We’ve slowly been settling in, and getting things in order. For some reason, this has been a particularly difficult settling-in/organization process. We have almost no cabinet space in the kitchen, so we’ve had to make a couple trips to IKEA for storage. We purchased a great black sideboard cabinet for all my platters, plates, and bowls, which I love! We also purchased a new dresser (which is barely going to fit in our tiny bedroom), and a shelving unit to convert a closet into a pantry (seriously, where did the occupant before us put his food?!). We got a couple bedside tables, too!

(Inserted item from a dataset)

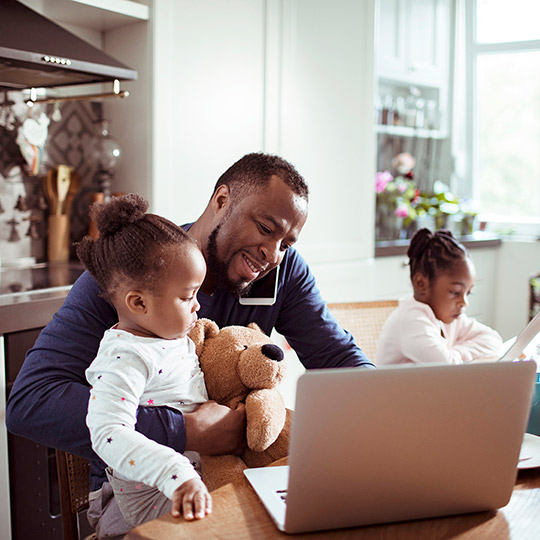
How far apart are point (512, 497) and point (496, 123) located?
437 centimetres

So, things are moving right along.
Here’s a couple photos from when we first moved in — notice that there are 3 upper cabinets in the kitchen, one small one over the stove, one tiny one next to it, and one small one over the refrigerator (blocked by our old microwave) — that’s the only upper cabinetry we have – such a strange design.

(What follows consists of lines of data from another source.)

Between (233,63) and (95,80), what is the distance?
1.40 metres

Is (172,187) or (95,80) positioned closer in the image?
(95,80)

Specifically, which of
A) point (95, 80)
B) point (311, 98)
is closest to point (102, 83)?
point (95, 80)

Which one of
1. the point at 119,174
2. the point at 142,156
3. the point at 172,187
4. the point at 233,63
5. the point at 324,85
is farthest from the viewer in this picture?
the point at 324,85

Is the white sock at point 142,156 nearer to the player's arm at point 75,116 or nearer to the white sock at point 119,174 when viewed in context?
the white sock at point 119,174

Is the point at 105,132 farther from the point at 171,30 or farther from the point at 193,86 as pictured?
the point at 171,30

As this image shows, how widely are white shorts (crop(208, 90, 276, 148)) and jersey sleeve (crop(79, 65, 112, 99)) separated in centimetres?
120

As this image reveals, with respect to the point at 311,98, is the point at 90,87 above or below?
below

Here’s a view from the hall, looking out over the livingroom (with the kitchen to the left):

So – New Haven. There are many things to like, and I think it’s a decent city overall. However, it’s super urban, in every sense of the word, and this is really a place where you just don’t walk around after dark. However, with the bad, there is also the good, like all the events that take place on the Green (there is a jazz festival this weekend), and lots of cool restaurants around, as well as walking distance to my school. So, we’ll see if we end up staying here the whole three years, and in the meantime, I’ll stock up on mace!
Living right across the street from Starbucks is proving just as dangerous as suspected. It’s green sign is taunting me as I sit here typing this post.
I cooked for the first time in our new place tonight. I made one of my favorite weeknight pastas, which is super easy (and tasty!), even despite an electric cook-top. Try it, I think you’ll love it!
Fusilli alla Caprese by Giada De Laurentiis
1 pound fusilli pasta
3 tablespoons olive oil
2 cloves garlic, minced
3 cups cherry tomatoes, halved (about 1 1/2 pints)
1 teaspoon salt
1/2 teaspoon freshly ground black pepper
1/2 cup packed fresh basil leaves, torn
8 ounces fresh mozzarella (not in water), diced
Bring a large pot of salted water to a boil over high heat. Add the pasta and cook until tender but still firm to the bite, stirring occasionally, about 8 to 10 minutes. Drain pasta into a large bowl and reserve 1/2 cup of the cooking liquid.
In a medium skillet heat the olive oil over medium heat. Add the garlic and saute until fragrant, about 2 minutes. Add the tomatoes, salt, and pepper. As the tomatoes cook and soften, smash them with a fork. Continue to cook until the tomatoes make a chunky style sauce, about 4 minutes. Transfer the tomato sauce to the bowl with the pasta. Toss to combine. Add the basil leaves and mozzarella. Stir to combine. Add the reserved pasta water, 1/4 cup at a time, until the pasta is moist. Serve. Serves 4.
I’m so glad you’re settling in! Just hang in there – I know how frustrating it is to not have everything in order. Thumbs up for a Starbucks so close to you. Everyone reading this…I can vouch for the Fusilli alla Caprese! Jenn made it last time I was up to SF and it is so YUMMY!